The Lwandle Migrant Labour Museum is a few kilometres down the road, situated just off the N2 outside Somerset West at the Old Community Hall, Vulindlela Street, Lwandle.

The museum reminds residents and visitors of the horrific living conditions that the migrant labour system imposed. Lwandle was established in 1958 with hostel type accommodation for workers in the nearby fruit and canning industry. These hostels were only intended for single men. Hostels provided very basic accommodation with four to six men occupying a small confined space, with an entire block sharing rudimentary ablution facilities. In the 1980s, as the control of the flow of people from rural areas was eased, these hostels became even more overcrowded. Facilities were not provided to sustain the increased population

With the onset of democracy in South Africa, the ANC led government turned the hostels of Lwandle into family type accommodation. Residents of the area felt that at least one hostel should be preserved to sustain a memory of how the system of apartheid had operated and decided to establish a museum. On Workers Day (1 May) 2000 the museum was officially opened by the poet and ex-Lwandle resident, Sandile Dikeni. The museum’s exhibits commemorate the trials, tribulations and triumphs of migrant workers and hostel life in Southern Africa. According to William Khanuka, one of Lwandle’s oldest residents, the museum is for people now as well as for the coming generations.

lwandle-walk

The Lwandle Township Walking Tour is highly recommended. You will feel comfortable and be in safe hands whilst meeting very special people. It starts from the Lwandle Migrant Labour Museum, the guided walk includes meeting the residents, visiting the Hector Peterson Library, Hostel 33, the Betheli Creche, the Town Square, the ‘Eiffel Tower’, shops, homes, a tavern and finally the Arts and Crafts Centre.

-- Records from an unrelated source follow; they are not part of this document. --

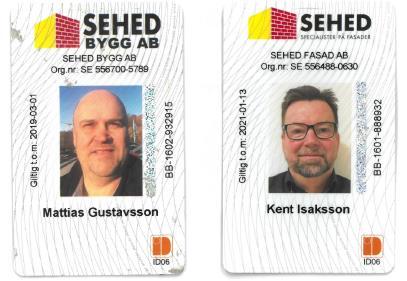 10. Trygghet & säkerhet Samtlig personal skall bära eller kunna uppvisa sitt ID06. Arbetskläder med vårt företags eller våra Ue s logga kommer att bäras.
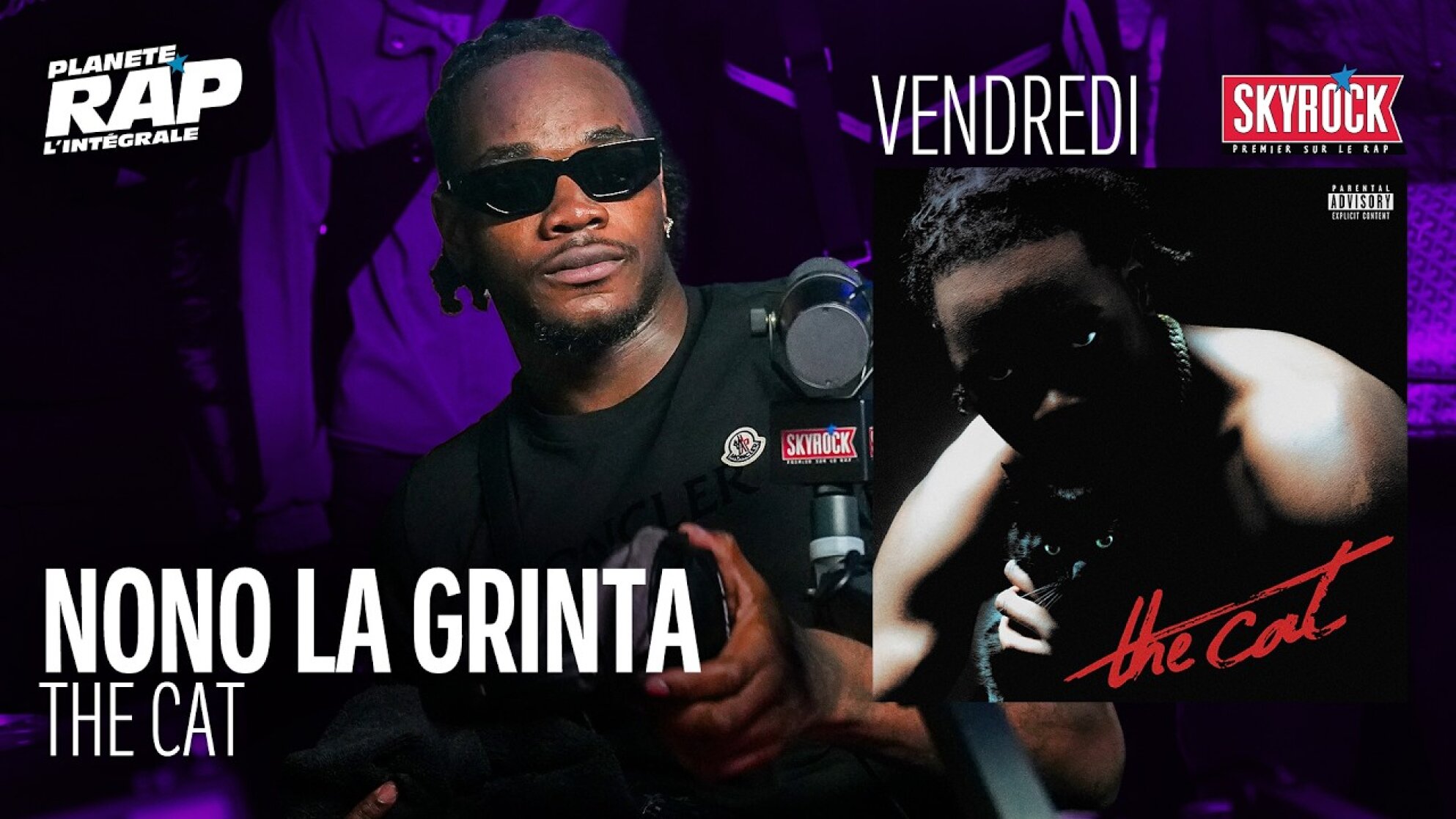 #PlanèteRap Nono la Grinta "The cat" avec Scotty, SKURT, Free B, Djego, Gaëlle & Fred Musa ! (5-5)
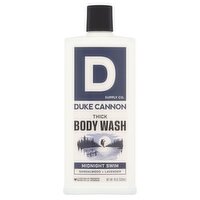 Duke Cannon Supply Co. Sandalwood + Lavender Midnight Swim Thick Body Wash, 18 oz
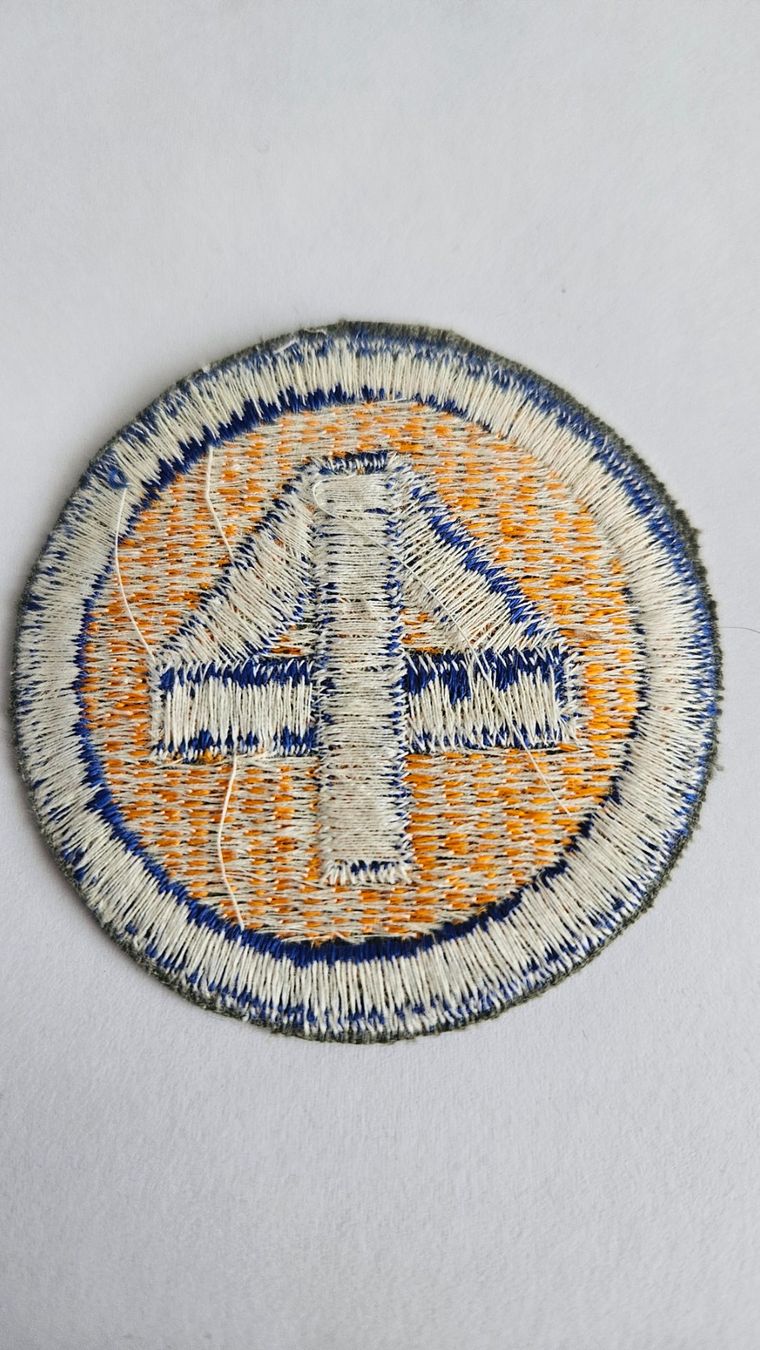 Placchette & Badge: WW2 US Patch 4. Armee (Fourth Army – Usato da Zofingen venduto da Phil68 1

Hostel 33 was established in 1958 and many people over the years have lived in the cramped quarters of this small rectangular building. Families that stayed in hostel 33 in the 1980s tried to create some privacy but it was difficult with so many people living in such a small, confined space.

The Betheli pre-school was formerly a kitchen for migrant workers. Now it is a learning space for many of the young pre-schoolers in Lwandle.

The walk continues towards the home of Mr Robert Minenkulu Molo, a former hostel dweller, who served as a chairperson of governing board of Nomqophiso Primary school and Khanyolwethu Senior secondary school. He now serves as board member of the museum and Minister at the Church of Christ in Lwandle Community. Many visitors love to talk to him about the changes in Lwandle and South Africa since 1994. The Lwandle business area is where visitors experience the typical Kasi or township market. Shebeens and taverns are also on this road.